Strangely, I was in the Audi dealer near me this morning with precisely the same issue.

It seems to be a problem with my phone, the dealer's own phone played Spotify back through the USB cable no problem, but try as we could, mine just wouldn't work (i6, latest patch).

It was exactly the same with the car in the showroom as well. :?:


----------



## glund91 (Feb 13, 2016)

SussexRob said:


> Strangely, I was in the Audi dealer near me this morning with precisely the same issue.
> 
> It seems to be a problem with my phone, the dealer's own phone played Spotify back through the USB cable no problem, but try as we could, mine just wouldn't work (i6, latest patch).
> 
> It was exactly the same with the car in the showroom as well. :?:


By i6 do you mean Iphone 6? If so mine is the same phone so that could well be the problem.


----------



## SussexRob (Apr 2, 2016)

Yes - it's an iPhone 6. I have a 6S for delivery this afternoon, will try that when I get a moment and let you know.


----------



## SussexRob (Apr 2, 2016)

I got my i6S last night, and can confirm that it works no problem through USB 1, with Spotify. My suspicion is that it may be something to do with the capacity or storage space left on the device.

My new phone is 64Gb, the outgoing 16Gb and was very full.

Thoughts?


----------



## 4433allanr (Mar 11, 2016)

Same here. Plays perfectly over BT, including cover artwork. I read somewhere that you can use a lightning charge cable that does include sync, so the phone will charge but you can still use BT. Haven't tried that though.


----------



## noname (Aug 20, 2015)

It's normal with an iPhone, I described this fact time ago..apple products are not recognized as external drive and you can reproduce songs only over Bluetooth.
If you wanna listen music and charge the iPhone like me, you should buy a cable only recharge no data


----------



## GrantTTS (Mar 18, 2016)

ManuTT said:


> It's normal with an iPhone, I described this fact time ago..apple products are not recognized as external drive and you can reproduce songs only over Bluetooth.
> If you wanna listen music and charge the iPhone like me, you should buy a cable only recharge no data


Beg to differ I'm afraid.

All my music is on an IPOD Touch it is not connected by Bluetooth at all, only by the lightning cable that came with car.

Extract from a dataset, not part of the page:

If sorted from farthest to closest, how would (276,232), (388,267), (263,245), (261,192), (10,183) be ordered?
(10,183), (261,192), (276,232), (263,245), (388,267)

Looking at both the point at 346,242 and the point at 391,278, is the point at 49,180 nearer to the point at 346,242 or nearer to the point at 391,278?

It works seamlessly has plenty of storage for my needs and playlists, artwork, song info all displays correctly.

A different problem is that the mute function on the VC resets itself for media from last setting when restarting car (radio doesn't do this though).


----------



## 4433allanr (Mar 11, 2016)

Are you streaming Spotify through your iPod?


----------



## noname (Aug 20, 2015)

GrantTTS said:


> ManuTT said:
> 
> 
> > It's normal with an iPhone, I described this fact time ago..apple products are not recognized as external drive and you can reproduce songs only over Bluetooth.
> ...


Only some iPod models can be recognised..


----------



## GrantTTS (Mar 18, 2016)

4433allanr said:


> Are you streaming Spotify through your iPod?


Spotify what is that? Even my son has moved on.....must be some old fashioned thing


----------



## 4433allanr (Mar 11, 2016)

Got a charge only lead from Wilkinsons, £3. Now works perfectly. The other option is to charge from the 12v socket in the armrest that works fine too.


----------